Drane had been believed to be of both African-American and Mexican descent, but research by Michael Corcoran for He Is My Story: the Sanctified Soul of Arizona Dranes disproved Mexican heritage.

Her correct last name is "Drane", as listed in the official enrollment record for the 1896–1897 school year at the Texas School for the Blind and Visually Impaired. Her name was spelled "Drane" at school, though she was billed as "Dranes" later in life. Because both parents were illiterate, the surname was written down as it was pronounced. Corcoran's research found a probable cousin named "Doran," which would be pronounced "Drane" in the black southern dialect of the time.

==Career==
After graduating from the Texas Institute, she returned to Sherman for ten years. Around 1922, Dranes joined the Church of God in Christ Church in Wichita Falls. She soon became a favored singer-pianist of the founder, Bishop Charles Mason and was well utilized in the COGIC circles. She incorporated a syncopated, ragtime style in her gospel accompaniment and soon established the songs "I Shall Wear A Crown," "My Soul's a Witness for the Lord," and "Lamb's Blood Has Washed Me Clean" as COGIC standards.

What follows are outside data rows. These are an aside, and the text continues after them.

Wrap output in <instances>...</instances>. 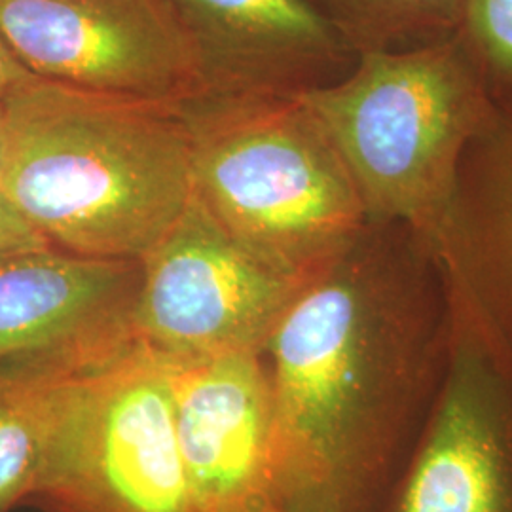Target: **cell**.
I'll return each instance as SVG.
<instances>
[{
  "mask_svg": "<svg viewBox=\"0 0 512 512\" xmlns=\"http://www.w3.org/2000/svg\"><path fill=\"white\" fill-rule=\"evenodd\" d=\"M454 340L456 296L433 238L370 220L262 349L275 509L376 512L439 404Z\"/></svg>",
  "mask_w": 512,
  "mask_h": 512,
  "instance_id": "cell-1",
  "label": "cell"
},
{
  "mask_svg": "<svg viewBox=\"0 0 512 512\" xmlns=\"http://www.w3.org/2000/svg\"><path fill=\"white\" fill-rule=\"evenodd\" d=\"M2 101L0 190L50 247L141 262L183 215L192 198L183 105L38 76Z\"/></svg>",
  "mask_w": 512,
  "mask_h": 512,
  "instance_id": "cell-2",
  "label": "cell"
},
{
  "mask_svg": "<svg viewBox=\"0 0 512 512\" xmlns=\"http://www.w3.org/2000/svg\"><path fill=\"white\" fill-rule=\"evenodd\" d=\"M183 114L194 196L279 272L310 283L365 232L359 188L300 95H202Z\"/></svg>",
  "mask_w": 512,
  "mask_h": 512,
  "instance_id": "cell-3",
  "label": "cell"
},
{
  "mask_svg": "<svg viewBox=\"0 0 512 512\" xmlns=\"http://www.w3.org/2000/svg\"><path fill=\"white\" fill-rule=\"evenodd\" d=\"M348 165L368 220L433 236L459 160L495 101L459 37L359 55L351 73L300 95Z\"/></svg>",
  "mask_w": 512,
  "mask_h": 512,
  "instance_id": "cell-4",
  "label": "cell"
},
{
  "mask_svg": "<svg viewBox=\"0 0 512 512\" xmlns=\"http://www.w3.org/2000/svg\"><path fill=\"white\" fill-rule=\"evenodd\" d=\"M42 512H194L177 444L169 361L135 334L52 351Z\"/></svg>",
  "mask_w": 512,
  "mask_h": 512,
  "instance_id": "cell-5",
  "label": "cell"
},
{
  "mask_svg": "<svg viewBox=\"0 0 512 512\" xmlns=\"http://www.w3.org/2000/svg\"><path fill=\"white\" fill-rule=\"evenodd\" d=\"M308 283L232 238L194 196L141 260L135 338L167 361L262 353Z\"/></svg>",
  "mask_w": 512,
  "mask_h": 512,
  "instance_id": "cell-6",
  "label": "cell"
},
{
  "mask_svg": "<svg viewBox=\"0 0 512 512\" xmlns=\"http://www.w3.org/2000/svg\"><path fill=\"white\" fill-rule=\"evenodd\" d=\"M0 35L29 73L80 92L175 105L205 93L169 0H0Z\"/></svg>",
  "mask_w": 512,
  "mask_h": 512,
  "instance_id": "cell-7",
  "label": "cell"
},
{
  "mask_svg": "<svg viewBox=\"0 0 512 512\" xmlns=\"http://www.w3.org/2000/svg\"><path fill=\"white\" fill-rule=\"evenodd\" d=\"M454 296L439 404L376 512H512V363Z\"/></svg>",
  "mask_w": 512,
  "mask_h": 512,
  "instance_id": "cell-8",
  "label": "cell"
},
{
  "mask_svg": "<svg viewBox=\"0 0 512 512\" xmlns=\"http://www.w3.org/2000/svg\"><path fill=\"white\" fill-rule=\"evenodd\" d=\"M177 444L194 512L274 505V408L262 353L169 361Z\"/></svg>",
  "mask_w": 512,
  "mask_h": 512,
  "instance_id": "cell-9",
  "label": "cell"
},
{
  "mask_svg": "<svg viewBox=\"0 0 512 512\" xmlns=\"http://www.w3.org/2000/svg\"><path fill=\"white\" fill-rule=\"evenodd\" d=\"M194 44L203 95H304L357 55L311 0H169Z\"/></svg>",
  "mask_w": 512,
  "mask_h": 512,
  "instance_id": "cell-10",
  "label": "cell"
},
{
  "mask_svg": "<svg viewBox=\"0 0 512 512\" xmlns=\"http://www.w3.org/2000/svg\"><path fill=\"white\" fill-rule=\"evenodd\" d=\"M433 243L454 291L512 363V101L463 150Z\"/></svg>",
  "mask_w": 512,
  "mask_h": 512,
  "instance_id": "cell-11",
  "label": "cell"
},
{
  "mask_svg": "<svg viewBox=\"0 0 512 512\" xmlns=\"http://www.w3.org/2000/svg\"><path fill=\"white\" fill-rule=\"evenodd\" d=\"M141 262L40 247L0 256V361L133 332Z\"/></svg>",
  "mask_w": 512,
  "mask_h": 512,
  "instance_id": "cell-12",
  "label": "cell"
},
{
  "mask_svg": "<svg viewBox=\"0 0 512 512\" xmlns=\"http://www.w3.org/2000/svg\"><path fill=\"white\" fill-rule=\"evenodd\" d=\"M54 366L48 353L0 361V512L27 505L52 425Z\"/></svg>",
  "mask_w": 512,
  "mask_h": 512,
  "instance_id": "cell-13",
  "label": "cell"
},
{
  "mask_svg": "<svg viewBox=\"0 0 512 512\" xmlns=\"http://www.w3.org/2000/svg\"><path fill=\"white\" fill-rule=\"evenodd\" d=\"M357 55L429 48L458 37L463 0H311Z\"/></svg>",
  "mask_w": 512,
  "mask_h": 512,
  "instance_id": "cell-14",
  "label": "cell"
},
{
  "mask_svg": "<svg viewBox=\"0 0 512 512\" xmlns=\"http://www.w3.org/2000/svg\"><path fill=\"white\" fill-rule=\"evenodd\" d=\"M458 37L494 101H512V0H463Z\"/></svg>",
  "mask_w": 512,
  "mask_h": 512,
  "instance_id": "cell-15",
  "label": "cell"
},
{
  "mask_svg": "<svg viewBox=\"0 0 512 512\" xmlns=\"http://www.w3.org/2000/svg\"><path fill=\"white\" fill-rule=\"evenodd\" d=\"M48 247L0 190V256Z\"/></svg>",
  "mask_w": 512,
  "mask_h": 512,
  "instance_id": "cell-16",
  "label": "cell"
},
{
  "mask_svg": "<svg viewBox=\"0 0 512 512\" xmlns=\"http://www.w3.org/2000/svg\"><path fill=\"white\" fill-rule=\"evenodd\" d=\"M35 74L29 73L21 63L18 57L12 54L8 48L6 40L0 35V95L18 88L21 84L29 82Z\"/></svg>",
  "mask_w": 512,
  "mask_h": 512,
  "instance_id": "cell-17",
  "label": "cell"
},
{
  "mask_svg": "<svg viewBox=\"0 0 512 512\" xmlns=\"http://www.w3.org/2000/svg\"><path fill=\"white\" fill-rule=\"evenodd\" d=\"M4 160H6V118H4V101L0 95V179L4 173Z\"/></svg>",
  "mask_w": 512,
  "mask_h": 512,
  "instance_id": "cell-18",
  "label": "cell"
},
{
  "mask_svg": "<svg viewBox=\"0 0 512 512\" xmlns=\"http://www.w3.org/2000/svg\"><path fill=\"white\" fill-rule=\"evenodd\" d=\"M264 512H285V511H281V509H268V511H264Z\"/></svg>",
  "mask_w": 512,
  "mask_h": 512,
  "instance_id": "cell-19",
  "label": "cell"
}]
</instances>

Dranes introduced piano accompaniment to Holiness music, which had previously been largely a cappella, and accompanied herself in the barrelhouse and ragtime styles popular at the time. She began recording in 1926 with Okeh Records, first as a solo artist and later with choirs and various other artists and groups. She was one of the first professional women gospel singers and sang at COGIC meetings in the Bible Belt, touring Texas, Tennessee, and Oklahoma.

Although she last recorded in 1928, she continued touring through the 1940s. She moved to Los Angeles in 1948 and died there on July 27, 1963. Later gospel artists, such as Roberta Martin and Clara Ward, were heavily influenced by her piano playing; Dranes' nasal singing style also influenced artists such as Sister Rosetta Tharpe.